Fungal G-Protein Coupled Receptors
G-protein coupled receptors (GPCRs) are central to how cells sense and respond to their environment. Defined by their conserved seven-transmembrane (7TM) structure, these receptors transduce extracellular signals into intracellular pathways. While their roles in signaling and development are well understood in mammals, fungal GPCRs remain largely unexplored. Key information on receptor classification, ligand activation, and G-protein interactions is still limited. Read more
Our lab aims to uncover the molecular logic of fungal GPCR systems – from receptor-ligand recognition to downstream signaling. To tackle this, we combine Structural Biology & Biochemistry with Synthetic Biology and Fungal Genetics and Cell Biology. Our work not only sheds light on the fundamental biology of fungal sensing, but also opens doors for novel antifungal strategies targeting essential GPCR systems.

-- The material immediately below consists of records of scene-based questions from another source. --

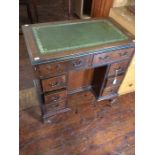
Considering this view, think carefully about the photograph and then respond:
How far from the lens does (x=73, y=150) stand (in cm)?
125

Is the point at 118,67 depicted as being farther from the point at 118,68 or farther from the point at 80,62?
the point at 80,62

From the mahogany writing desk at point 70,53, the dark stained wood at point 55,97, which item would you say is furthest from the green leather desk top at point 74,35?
the dark stained wood at point 55,97

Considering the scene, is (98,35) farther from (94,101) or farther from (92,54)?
(94,101)

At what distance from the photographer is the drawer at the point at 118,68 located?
3.97 feet

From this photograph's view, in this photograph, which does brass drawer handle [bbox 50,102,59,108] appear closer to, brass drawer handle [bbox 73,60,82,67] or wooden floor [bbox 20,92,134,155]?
wooden floor [bbox 20,92,134,155]

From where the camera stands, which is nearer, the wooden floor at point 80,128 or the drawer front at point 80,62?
the drawer front at point 80,62

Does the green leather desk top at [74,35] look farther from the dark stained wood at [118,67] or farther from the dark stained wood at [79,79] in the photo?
the dark stained wood at [79,79]

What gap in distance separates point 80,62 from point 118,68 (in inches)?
15.4

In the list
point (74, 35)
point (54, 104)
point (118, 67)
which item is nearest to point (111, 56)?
point (118, 67)

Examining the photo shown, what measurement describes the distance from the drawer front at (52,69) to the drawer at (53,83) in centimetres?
5

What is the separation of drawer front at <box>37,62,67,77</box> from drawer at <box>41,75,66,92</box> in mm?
52

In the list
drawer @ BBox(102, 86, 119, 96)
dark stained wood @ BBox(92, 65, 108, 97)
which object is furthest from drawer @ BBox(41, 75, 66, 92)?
drawer @ BBox(102, 86, 119, 96)
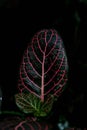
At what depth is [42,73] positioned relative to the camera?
468mm

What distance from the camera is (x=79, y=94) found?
945mm

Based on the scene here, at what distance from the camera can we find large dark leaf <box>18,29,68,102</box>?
0.46 meters

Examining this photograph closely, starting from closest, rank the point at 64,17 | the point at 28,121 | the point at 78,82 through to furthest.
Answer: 1. the point at 28,121
2. the point at 78,82
3. the point at 64,17

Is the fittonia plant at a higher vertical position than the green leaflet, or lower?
higher

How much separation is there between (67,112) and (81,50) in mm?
268

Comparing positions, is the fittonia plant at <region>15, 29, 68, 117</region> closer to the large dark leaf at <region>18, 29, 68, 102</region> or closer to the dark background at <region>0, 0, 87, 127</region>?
the large dark leaf at <region>18, 29, 68, 102</region>

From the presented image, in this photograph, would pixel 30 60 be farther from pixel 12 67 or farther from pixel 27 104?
pixel 12 67

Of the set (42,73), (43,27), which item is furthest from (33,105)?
(43,27)

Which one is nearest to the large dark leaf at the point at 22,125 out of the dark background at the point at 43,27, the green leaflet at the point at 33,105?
the green leaflet at the point at 33,105

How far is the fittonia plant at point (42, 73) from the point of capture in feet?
1.50

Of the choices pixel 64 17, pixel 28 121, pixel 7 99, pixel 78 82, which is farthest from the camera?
pixel 64 17

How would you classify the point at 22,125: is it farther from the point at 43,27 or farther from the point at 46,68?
the point at 43,27

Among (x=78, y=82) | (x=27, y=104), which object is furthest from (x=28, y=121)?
(x=78, y=82)

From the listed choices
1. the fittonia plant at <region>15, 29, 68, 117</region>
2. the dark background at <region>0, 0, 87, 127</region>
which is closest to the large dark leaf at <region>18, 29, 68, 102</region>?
the fittonia plant at <region>15, 29, 68, 117</region>
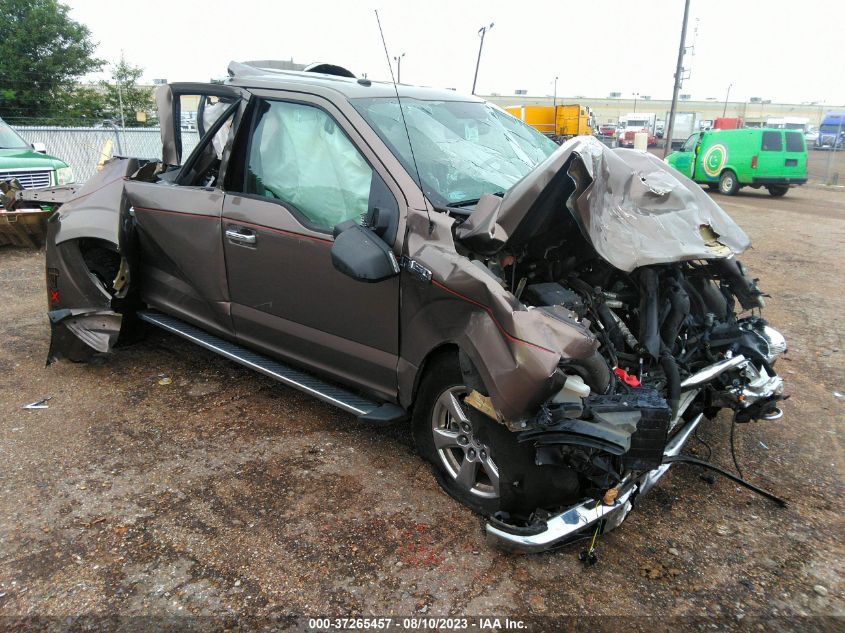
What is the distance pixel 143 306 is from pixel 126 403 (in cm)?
88

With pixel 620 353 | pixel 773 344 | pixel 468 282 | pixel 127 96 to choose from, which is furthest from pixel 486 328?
pixel 127 96

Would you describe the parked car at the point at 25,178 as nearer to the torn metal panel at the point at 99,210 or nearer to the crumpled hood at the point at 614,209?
the torn metal panel at the point at 99,210

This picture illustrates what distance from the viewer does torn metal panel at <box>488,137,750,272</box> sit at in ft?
9.00

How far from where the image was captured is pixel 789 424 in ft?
13.4

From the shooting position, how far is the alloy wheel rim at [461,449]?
292 centimetres

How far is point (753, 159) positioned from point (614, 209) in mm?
16826

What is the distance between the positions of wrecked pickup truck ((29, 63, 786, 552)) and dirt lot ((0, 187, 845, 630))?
0.28 m

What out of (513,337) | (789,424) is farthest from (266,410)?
(789,424)

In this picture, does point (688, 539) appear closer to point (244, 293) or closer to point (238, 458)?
point (238, 458)

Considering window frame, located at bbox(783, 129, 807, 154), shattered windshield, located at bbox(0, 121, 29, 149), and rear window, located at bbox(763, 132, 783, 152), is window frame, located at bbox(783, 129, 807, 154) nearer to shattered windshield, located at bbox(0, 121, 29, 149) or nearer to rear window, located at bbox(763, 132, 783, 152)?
rear window, located at bbox(763, 132, 783, 152)

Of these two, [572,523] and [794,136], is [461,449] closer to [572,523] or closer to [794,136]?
[572,523]

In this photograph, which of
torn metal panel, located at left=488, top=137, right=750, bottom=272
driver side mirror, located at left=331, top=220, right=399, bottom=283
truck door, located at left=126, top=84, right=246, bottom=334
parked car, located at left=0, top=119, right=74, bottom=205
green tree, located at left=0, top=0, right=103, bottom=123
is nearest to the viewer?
torn metal panel, located at left=488, top=137, right=750, bottom=272

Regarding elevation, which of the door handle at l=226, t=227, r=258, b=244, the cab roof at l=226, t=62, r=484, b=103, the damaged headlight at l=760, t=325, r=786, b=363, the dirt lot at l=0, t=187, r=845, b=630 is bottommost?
the dirt lot at l=0, t=187, r=845, b=630

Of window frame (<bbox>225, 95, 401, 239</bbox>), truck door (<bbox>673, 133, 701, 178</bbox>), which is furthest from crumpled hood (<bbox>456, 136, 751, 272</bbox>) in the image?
truck door (<bbox>673, 133, 701, 178</bbox>)
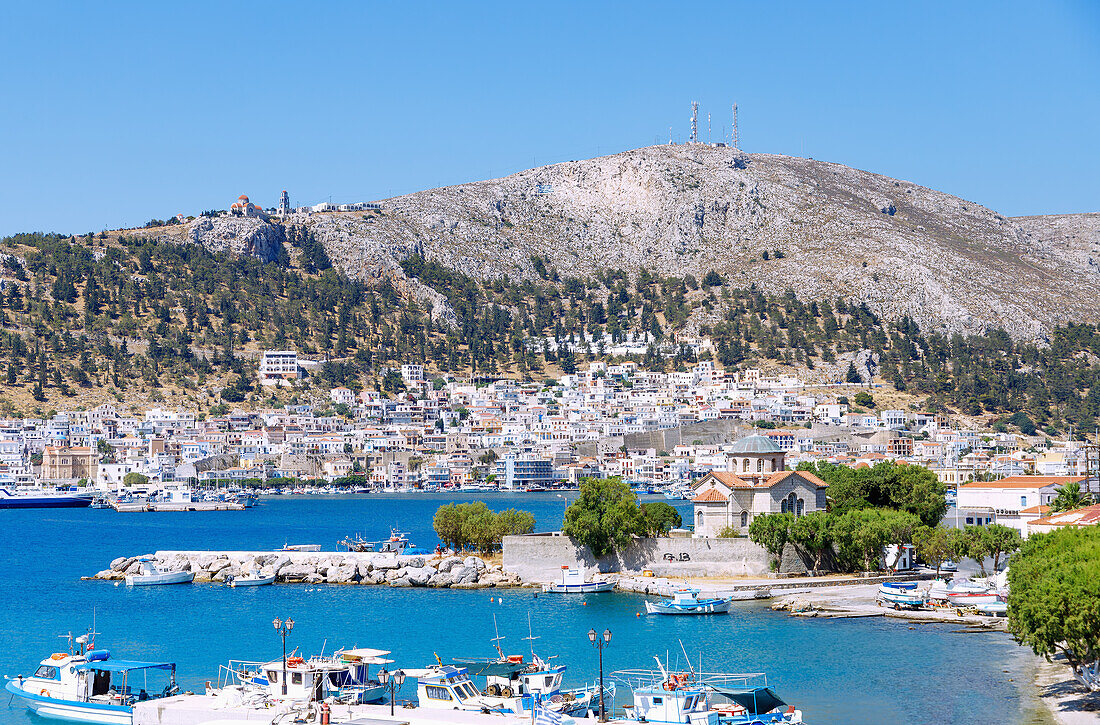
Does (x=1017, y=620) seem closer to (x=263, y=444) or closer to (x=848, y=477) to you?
(x=848, y=477)

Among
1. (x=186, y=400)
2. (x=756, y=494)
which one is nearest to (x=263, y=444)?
(x=186, y=400)

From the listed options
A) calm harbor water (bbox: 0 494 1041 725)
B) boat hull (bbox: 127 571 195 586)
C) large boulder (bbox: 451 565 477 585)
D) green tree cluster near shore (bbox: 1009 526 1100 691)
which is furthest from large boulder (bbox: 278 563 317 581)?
green tree cluster near shore (bbox: 1009 526 1100 691)

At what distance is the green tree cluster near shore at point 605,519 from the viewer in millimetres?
58125

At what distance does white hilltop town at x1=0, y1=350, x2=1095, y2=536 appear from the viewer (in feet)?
535

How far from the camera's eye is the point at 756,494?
195ft

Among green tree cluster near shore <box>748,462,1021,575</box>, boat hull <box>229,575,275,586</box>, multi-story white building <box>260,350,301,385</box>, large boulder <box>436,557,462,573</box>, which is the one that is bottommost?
boat hull <box>229,575,275,586</box>

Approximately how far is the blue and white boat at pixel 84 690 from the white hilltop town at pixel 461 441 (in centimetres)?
11127

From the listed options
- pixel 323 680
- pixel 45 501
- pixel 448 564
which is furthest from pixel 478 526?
pixel 45 501

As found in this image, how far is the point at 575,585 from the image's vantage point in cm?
5628

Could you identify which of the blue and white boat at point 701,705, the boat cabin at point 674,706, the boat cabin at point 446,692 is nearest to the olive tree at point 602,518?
the blue and white boat at point 701,705

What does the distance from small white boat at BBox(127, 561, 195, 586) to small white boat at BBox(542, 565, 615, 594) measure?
18673 millimetres

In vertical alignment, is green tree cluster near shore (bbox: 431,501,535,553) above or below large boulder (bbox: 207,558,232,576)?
above

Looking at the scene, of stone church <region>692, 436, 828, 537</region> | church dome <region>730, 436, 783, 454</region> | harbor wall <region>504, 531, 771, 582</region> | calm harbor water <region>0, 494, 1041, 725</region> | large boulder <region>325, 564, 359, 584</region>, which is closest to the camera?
calm harbor water <region>0, 494, 1041, 725</region>

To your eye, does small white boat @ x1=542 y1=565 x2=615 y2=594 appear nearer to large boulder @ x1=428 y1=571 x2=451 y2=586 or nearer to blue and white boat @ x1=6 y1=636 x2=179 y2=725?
large boulder @ x1=428 y1=571 x2=451 y2=586
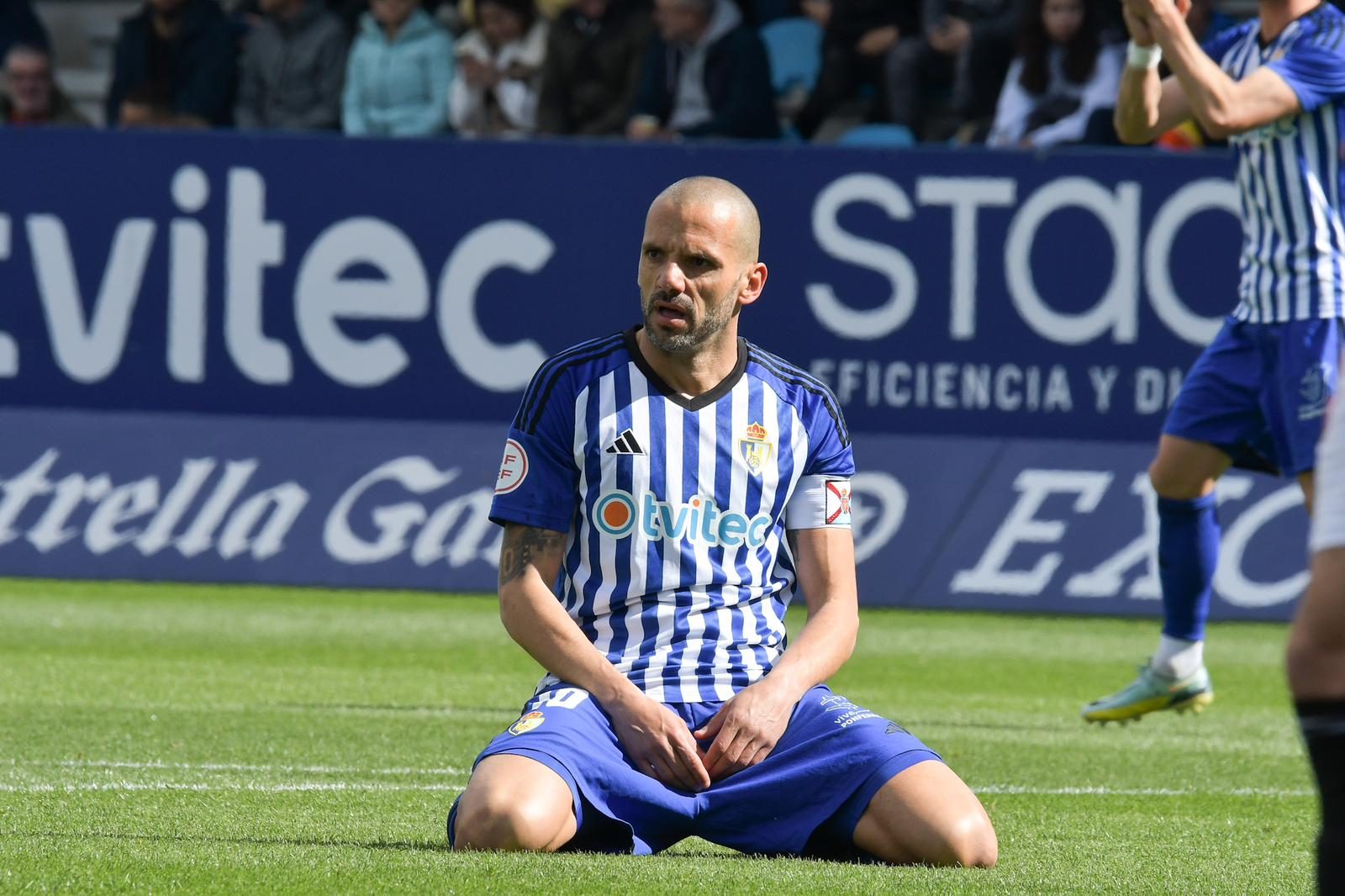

Insights into Cyanolichen Communities
Lichens are among the most ancient and fascinating examples of complex microbial communities, known as pioneers in extreme environments. In lichens, a fungal mycobiont tightly associates with an algal and/or cyanobacterial photobiont to form complex morphological structures. Despite intensive research on lichen biology, molecular mechanisms that govern the establishment and maintenance of these symbioses remain poorly understood.
In this project, we obtain high-quality metagenomic assemblies to investigate genomic features of the main lichen fungus and gain insights into the community composition. We uncovered several features known from phytopathogenic fungi, such as expanded arrays of effector proteins and specific GPCRs.
Fungal Effector proteins: Manipulating Host and Microbiome
Fungal pathogens and symbionts deploy an arsenal of secreted effector proteins to manipulate host physiology, suppress immunity, and shape microbial communities. We have been researching how these effectors function at the molecular level in different phytopathogens and hosts (read more here, here, here and here).
Our integrated approach – combining structural biology, biochemical assays, and functional genetics – reveals not just what fungal effectors do, but how they do it, at atomic and cellular resolution. These insights advance our understanding of host–pathogen and microbial network biology.